Available records -
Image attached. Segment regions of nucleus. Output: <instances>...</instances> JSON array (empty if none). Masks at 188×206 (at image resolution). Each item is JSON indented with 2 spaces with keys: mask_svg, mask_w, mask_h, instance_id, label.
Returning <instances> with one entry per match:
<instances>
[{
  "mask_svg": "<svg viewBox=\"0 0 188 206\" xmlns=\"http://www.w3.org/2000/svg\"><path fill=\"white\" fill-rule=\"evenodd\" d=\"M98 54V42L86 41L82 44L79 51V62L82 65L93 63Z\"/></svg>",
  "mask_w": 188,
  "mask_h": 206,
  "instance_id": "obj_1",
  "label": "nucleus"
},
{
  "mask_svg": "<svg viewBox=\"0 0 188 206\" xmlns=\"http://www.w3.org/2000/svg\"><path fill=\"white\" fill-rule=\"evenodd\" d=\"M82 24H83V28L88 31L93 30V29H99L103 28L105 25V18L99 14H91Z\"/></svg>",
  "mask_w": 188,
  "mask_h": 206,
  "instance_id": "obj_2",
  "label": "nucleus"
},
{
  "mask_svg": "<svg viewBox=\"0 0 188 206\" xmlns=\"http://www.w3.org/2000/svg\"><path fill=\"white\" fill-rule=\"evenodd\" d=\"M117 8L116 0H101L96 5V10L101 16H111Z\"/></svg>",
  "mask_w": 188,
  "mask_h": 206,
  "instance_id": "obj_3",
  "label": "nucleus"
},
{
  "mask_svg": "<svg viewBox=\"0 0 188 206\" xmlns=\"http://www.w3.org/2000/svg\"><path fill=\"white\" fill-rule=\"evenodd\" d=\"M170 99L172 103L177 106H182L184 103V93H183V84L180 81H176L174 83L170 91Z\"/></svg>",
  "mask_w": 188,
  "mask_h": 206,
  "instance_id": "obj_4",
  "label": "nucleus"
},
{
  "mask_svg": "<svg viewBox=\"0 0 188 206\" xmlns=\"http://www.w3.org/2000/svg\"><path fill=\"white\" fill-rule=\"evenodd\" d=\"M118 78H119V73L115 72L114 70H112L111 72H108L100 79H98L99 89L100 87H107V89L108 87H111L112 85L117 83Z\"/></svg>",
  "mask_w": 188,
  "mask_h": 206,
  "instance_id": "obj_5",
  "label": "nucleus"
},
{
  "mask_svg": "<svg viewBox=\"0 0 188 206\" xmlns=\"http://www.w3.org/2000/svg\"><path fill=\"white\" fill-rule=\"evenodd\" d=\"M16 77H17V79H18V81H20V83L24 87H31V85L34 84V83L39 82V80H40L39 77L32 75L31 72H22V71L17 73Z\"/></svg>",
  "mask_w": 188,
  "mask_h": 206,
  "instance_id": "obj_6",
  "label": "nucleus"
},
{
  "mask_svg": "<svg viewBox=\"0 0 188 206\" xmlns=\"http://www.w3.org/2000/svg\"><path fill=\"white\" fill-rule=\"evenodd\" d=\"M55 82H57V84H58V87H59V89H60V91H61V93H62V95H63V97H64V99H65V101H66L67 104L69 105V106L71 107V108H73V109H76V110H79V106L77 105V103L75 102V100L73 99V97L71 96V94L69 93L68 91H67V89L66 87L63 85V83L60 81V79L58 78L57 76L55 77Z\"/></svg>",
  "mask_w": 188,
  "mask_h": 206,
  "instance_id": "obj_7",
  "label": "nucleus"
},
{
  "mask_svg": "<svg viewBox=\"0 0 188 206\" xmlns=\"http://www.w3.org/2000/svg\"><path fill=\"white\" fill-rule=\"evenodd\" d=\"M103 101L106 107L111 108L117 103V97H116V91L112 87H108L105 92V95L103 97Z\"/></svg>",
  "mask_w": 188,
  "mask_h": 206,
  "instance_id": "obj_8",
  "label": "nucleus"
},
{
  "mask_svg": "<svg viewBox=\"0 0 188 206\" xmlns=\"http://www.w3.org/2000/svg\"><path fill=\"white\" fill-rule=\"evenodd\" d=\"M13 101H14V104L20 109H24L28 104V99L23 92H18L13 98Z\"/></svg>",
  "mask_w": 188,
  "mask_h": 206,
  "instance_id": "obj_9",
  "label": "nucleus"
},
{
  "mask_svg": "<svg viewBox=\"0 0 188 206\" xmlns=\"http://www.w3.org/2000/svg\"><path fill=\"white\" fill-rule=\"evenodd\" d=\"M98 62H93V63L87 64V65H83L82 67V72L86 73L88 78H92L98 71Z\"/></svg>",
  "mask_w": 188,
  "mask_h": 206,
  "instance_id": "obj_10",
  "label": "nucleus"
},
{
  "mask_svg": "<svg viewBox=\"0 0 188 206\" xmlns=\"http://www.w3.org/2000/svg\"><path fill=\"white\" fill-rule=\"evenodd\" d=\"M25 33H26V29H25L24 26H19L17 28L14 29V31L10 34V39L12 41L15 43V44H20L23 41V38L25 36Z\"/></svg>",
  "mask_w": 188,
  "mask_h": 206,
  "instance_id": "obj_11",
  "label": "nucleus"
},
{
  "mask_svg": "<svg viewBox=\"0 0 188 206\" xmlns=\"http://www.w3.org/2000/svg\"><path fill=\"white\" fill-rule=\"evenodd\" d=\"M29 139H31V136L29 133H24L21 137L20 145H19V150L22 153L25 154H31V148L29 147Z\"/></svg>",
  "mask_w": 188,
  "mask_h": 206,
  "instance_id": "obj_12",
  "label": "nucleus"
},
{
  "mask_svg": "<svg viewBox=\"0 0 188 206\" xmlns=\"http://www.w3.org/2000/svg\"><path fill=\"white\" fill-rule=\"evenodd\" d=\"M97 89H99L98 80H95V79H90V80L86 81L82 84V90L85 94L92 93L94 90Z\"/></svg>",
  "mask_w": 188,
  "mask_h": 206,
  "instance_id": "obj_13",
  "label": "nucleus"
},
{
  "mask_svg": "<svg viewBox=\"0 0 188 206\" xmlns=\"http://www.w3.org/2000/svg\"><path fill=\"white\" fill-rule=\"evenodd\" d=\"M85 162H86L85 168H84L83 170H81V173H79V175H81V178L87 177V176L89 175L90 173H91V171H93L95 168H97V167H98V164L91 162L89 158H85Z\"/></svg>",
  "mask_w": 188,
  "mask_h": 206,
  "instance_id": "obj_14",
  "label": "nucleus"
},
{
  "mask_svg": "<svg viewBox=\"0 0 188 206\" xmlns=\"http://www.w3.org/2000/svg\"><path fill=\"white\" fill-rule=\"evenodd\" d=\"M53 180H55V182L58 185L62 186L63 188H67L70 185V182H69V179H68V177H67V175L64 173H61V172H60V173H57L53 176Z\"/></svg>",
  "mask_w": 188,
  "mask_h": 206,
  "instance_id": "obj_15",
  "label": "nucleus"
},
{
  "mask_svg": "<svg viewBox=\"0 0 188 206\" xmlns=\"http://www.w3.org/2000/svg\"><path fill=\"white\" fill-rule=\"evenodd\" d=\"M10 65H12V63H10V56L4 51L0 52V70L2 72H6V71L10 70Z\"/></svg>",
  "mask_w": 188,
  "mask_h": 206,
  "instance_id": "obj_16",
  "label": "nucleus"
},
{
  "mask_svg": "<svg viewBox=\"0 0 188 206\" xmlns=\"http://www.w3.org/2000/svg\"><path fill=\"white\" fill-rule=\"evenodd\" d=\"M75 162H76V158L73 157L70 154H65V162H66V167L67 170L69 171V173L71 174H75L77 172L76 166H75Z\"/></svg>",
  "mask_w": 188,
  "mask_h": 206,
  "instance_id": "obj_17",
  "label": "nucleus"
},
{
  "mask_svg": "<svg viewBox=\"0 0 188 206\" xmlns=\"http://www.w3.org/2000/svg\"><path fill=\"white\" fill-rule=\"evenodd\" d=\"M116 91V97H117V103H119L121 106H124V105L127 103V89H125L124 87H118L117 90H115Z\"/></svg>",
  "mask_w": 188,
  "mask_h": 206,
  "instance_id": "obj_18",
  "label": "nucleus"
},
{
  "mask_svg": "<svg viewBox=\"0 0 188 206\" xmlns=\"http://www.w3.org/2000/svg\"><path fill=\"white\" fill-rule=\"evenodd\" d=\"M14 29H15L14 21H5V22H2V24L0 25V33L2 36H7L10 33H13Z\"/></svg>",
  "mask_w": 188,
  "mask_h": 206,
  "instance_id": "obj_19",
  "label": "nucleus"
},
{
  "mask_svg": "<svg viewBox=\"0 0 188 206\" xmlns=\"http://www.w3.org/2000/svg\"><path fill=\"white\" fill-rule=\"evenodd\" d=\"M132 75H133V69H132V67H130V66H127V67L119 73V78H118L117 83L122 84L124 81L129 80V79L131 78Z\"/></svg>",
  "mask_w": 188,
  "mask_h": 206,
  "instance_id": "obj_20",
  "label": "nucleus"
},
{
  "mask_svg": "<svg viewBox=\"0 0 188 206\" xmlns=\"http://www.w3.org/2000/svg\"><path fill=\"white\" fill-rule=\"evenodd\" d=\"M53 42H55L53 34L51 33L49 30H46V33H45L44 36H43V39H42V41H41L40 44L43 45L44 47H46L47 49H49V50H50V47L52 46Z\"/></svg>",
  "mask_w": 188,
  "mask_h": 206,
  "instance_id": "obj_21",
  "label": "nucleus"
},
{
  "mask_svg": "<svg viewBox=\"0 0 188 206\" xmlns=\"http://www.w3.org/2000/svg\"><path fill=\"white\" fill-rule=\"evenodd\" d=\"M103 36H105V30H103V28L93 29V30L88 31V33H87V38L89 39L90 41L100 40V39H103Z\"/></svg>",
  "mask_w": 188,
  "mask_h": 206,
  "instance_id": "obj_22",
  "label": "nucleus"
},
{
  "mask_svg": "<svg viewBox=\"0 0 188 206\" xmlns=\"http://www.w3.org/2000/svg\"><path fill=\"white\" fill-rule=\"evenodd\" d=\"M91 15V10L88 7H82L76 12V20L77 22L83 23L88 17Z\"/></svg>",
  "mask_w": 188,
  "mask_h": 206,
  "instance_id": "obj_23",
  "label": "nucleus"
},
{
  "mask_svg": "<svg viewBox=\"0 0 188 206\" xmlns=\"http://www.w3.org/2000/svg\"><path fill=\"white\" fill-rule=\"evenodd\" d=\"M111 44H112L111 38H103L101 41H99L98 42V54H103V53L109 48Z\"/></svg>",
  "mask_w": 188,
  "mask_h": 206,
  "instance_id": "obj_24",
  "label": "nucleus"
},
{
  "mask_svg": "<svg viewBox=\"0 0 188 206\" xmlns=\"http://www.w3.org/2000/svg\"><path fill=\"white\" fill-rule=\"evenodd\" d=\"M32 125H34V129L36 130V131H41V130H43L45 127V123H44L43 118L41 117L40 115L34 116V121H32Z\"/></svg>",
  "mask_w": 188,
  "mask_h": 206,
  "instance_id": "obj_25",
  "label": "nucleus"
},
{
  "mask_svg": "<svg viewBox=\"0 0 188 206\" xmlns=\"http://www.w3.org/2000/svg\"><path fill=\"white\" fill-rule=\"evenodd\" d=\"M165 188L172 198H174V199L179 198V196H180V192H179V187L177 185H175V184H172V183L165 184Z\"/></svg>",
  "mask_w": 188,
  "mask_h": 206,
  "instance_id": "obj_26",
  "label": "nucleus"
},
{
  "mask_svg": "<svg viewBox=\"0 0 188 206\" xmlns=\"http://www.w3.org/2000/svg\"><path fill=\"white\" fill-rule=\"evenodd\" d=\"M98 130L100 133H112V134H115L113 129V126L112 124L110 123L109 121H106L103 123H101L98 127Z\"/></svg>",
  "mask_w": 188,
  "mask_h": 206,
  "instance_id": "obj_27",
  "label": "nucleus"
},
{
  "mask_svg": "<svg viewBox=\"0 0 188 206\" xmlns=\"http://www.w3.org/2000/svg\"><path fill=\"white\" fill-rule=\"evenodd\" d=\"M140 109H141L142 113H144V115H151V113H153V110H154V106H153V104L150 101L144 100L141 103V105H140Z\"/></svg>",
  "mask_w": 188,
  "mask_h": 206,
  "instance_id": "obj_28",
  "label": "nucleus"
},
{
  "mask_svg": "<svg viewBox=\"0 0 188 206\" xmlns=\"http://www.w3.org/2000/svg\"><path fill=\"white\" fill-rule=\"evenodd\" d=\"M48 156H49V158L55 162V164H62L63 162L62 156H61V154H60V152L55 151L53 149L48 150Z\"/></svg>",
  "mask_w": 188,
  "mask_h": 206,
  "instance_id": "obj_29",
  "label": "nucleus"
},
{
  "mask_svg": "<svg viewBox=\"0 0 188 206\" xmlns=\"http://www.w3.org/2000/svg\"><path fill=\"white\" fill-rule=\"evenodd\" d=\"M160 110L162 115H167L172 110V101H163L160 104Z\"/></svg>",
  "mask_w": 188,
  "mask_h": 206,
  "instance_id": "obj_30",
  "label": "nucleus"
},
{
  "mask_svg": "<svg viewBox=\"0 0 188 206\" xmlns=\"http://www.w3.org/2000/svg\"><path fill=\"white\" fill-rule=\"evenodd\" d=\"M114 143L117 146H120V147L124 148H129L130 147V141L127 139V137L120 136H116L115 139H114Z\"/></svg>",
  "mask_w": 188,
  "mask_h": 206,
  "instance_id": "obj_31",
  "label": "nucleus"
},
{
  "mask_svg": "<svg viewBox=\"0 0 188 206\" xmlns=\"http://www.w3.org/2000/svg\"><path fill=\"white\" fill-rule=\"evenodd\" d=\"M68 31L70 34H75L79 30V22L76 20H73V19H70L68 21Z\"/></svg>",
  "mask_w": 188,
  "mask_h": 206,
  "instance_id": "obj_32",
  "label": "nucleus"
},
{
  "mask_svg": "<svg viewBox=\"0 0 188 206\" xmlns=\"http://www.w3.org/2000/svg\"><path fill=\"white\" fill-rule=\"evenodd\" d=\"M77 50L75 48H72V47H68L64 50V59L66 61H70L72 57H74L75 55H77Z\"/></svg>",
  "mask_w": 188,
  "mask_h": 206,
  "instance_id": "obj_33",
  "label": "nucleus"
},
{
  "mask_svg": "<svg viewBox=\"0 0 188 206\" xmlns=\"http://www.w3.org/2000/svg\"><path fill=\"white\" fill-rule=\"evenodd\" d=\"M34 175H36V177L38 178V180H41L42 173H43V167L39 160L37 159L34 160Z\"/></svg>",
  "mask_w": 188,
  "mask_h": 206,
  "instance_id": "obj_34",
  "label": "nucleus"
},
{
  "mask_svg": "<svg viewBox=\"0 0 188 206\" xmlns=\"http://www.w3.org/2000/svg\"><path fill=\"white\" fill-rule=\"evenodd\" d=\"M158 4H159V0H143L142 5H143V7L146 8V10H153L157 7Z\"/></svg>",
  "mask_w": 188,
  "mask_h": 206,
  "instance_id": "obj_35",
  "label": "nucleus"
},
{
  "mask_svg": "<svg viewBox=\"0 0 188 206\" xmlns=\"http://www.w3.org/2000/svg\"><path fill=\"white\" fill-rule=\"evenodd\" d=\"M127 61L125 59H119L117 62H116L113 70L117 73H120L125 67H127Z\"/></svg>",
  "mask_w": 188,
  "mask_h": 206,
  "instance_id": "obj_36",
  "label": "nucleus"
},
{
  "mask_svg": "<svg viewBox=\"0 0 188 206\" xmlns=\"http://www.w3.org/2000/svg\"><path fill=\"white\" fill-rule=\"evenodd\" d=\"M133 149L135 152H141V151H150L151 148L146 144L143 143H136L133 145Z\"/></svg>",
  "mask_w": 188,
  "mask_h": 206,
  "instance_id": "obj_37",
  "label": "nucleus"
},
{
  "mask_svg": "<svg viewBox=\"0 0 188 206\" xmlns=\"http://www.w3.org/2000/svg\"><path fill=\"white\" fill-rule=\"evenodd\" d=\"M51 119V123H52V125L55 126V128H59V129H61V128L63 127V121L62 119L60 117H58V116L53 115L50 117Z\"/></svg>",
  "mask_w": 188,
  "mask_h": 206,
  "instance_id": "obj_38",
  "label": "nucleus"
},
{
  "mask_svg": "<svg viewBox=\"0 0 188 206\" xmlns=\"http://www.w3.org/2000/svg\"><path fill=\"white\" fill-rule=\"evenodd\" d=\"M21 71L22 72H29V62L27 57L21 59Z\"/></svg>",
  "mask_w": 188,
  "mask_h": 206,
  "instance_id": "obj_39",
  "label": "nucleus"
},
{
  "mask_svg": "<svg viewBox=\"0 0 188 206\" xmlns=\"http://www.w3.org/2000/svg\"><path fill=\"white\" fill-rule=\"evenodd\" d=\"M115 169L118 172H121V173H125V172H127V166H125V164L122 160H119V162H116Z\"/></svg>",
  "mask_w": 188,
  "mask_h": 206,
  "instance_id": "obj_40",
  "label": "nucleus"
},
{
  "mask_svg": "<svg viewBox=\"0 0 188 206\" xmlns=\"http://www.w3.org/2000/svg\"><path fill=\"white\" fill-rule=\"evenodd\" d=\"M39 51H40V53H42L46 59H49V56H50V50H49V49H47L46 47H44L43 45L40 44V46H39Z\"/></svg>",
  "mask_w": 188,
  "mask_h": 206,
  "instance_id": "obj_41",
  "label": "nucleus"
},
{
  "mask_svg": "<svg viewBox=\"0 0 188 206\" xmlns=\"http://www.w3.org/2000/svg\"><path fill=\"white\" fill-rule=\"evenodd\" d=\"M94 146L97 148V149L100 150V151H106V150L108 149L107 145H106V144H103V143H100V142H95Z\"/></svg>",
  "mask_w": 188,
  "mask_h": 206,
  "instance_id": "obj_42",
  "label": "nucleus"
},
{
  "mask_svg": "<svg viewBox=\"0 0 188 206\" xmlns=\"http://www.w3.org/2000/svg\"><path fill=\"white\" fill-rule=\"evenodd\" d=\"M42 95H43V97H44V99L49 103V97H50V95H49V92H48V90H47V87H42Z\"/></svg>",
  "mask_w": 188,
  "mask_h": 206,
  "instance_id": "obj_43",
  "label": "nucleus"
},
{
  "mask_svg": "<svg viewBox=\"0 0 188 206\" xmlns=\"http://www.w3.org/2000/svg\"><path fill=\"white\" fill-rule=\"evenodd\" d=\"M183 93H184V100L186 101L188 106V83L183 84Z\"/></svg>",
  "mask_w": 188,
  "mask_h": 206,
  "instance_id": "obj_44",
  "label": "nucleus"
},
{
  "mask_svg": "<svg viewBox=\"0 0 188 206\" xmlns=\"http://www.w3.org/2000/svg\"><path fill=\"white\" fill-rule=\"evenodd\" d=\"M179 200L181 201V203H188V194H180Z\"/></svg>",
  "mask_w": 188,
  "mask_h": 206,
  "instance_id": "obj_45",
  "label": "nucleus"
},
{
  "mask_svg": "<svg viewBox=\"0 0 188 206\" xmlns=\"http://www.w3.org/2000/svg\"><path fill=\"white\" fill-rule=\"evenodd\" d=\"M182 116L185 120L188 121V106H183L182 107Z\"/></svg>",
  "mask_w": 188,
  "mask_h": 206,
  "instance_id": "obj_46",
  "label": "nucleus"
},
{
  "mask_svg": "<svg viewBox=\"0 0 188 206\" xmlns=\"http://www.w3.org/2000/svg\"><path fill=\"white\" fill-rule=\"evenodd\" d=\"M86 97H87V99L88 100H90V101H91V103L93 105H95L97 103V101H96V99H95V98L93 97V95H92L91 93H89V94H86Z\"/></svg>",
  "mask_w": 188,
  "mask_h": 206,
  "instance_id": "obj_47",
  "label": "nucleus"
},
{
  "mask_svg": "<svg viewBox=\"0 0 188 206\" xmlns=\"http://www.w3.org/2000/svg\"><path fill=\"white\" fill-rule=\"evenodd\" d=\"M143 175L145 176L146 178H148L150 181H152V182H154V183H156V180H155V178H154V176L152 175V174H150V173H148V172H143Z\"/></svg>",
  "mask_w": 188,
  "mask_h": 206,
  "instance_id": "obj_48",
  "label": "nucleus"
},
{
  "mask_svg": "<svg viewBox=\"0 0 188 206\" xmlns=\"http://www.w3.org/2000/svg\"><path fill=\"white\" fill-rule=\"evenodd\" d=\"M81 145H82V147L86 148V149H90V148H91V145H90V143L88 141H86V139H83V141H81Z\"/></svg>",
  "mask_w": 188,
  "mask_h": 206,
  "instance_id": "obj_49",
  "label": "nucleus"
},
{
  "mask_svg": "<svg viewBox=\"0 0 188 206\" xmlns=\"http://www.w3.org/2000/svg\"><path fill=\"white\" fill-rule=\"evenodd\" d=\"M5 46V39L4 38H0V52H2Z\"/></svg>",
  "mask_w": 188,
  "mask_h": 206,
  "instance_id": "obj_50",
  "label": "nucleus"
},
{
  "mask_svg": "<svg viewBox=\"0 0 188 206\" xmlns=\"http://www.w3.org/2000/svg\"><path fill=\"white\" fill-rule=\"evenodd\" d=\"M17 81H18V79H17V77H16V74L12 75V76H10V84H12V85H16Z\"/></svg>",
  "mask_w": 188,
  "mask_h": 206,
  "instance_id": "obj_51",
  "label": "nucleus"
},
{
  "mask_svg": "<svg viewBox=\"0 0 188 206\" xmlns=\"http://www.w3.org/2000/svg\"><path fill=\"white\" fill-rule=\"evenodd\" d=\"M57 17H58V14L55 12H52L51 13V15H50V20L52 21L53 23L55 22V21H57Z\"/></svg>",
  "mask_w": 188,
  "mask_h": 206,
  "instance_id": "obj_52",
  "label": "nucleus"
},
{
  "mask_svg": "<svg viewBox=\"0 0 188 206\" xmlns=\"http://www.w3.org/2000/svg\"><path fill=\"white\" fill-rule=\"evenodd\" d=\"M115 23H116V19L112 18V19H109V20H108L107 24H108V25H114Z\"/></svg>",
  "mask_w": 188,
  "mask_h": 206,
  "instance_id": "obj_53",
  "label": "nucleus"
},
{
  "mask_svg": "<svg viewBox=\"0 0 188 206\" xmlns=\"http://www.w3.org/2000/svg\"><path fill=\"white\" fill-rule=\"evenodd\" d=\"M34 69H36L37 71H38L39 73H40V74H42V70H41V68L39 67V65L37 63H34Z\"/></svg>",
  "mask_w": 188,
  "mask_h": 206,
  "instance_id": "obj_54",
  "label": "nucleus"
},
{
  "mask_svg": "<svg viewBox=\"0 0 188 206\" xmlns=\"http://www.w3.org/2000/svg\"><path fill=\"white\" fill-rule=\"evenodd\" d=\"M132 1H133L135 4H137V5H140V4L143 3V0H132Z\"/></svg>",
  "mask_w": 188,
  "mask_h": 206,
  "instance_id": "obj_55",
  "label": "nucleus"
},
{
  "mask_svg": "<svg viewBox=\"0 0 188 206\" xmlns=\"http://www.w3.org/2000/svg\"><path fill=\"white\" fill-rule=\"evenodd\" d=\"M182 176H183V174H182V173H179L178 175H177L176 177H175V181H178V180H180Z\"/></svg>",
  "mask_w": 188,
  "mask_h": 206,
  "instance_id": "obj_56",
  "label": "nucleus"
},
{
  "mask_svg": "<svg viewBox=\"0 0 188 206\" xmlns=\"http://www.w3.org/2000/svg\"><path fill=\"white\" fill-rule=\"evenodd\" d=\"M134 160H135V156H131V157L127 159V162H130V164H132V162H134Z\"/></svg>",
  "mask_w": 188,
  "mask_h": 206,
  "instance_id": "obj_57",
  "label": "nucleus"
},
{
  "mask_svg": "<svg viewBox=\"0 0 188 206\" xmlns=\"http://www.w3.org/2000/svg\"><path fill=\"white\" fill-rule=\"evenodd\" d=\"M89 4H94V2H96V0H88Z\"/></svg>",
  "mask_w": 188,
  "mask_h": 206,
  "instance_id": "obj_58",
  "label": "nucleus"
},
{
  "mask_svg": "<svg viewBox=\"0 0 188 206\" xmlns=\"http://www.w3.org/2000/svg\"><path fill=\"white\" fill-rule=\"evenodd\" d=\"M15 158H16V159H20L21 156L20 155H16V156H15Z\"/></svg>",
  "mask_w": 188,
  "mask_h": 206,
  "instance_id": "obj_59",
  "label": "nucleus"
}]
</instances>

What is needed - Return every line of the data above that contains the string "instances".

The response -
Image attached. Segment regions of nucleus. Output: <instances>...</instances> JSON array (empty if none). Masks at 188×206 (at image resolution). Each item is JSON indented with 2 spaces with keys: mask_svg, mask_w, mask_h, instance_id, label.
Returning <instances> with one entry per match:
<instances>
</instances>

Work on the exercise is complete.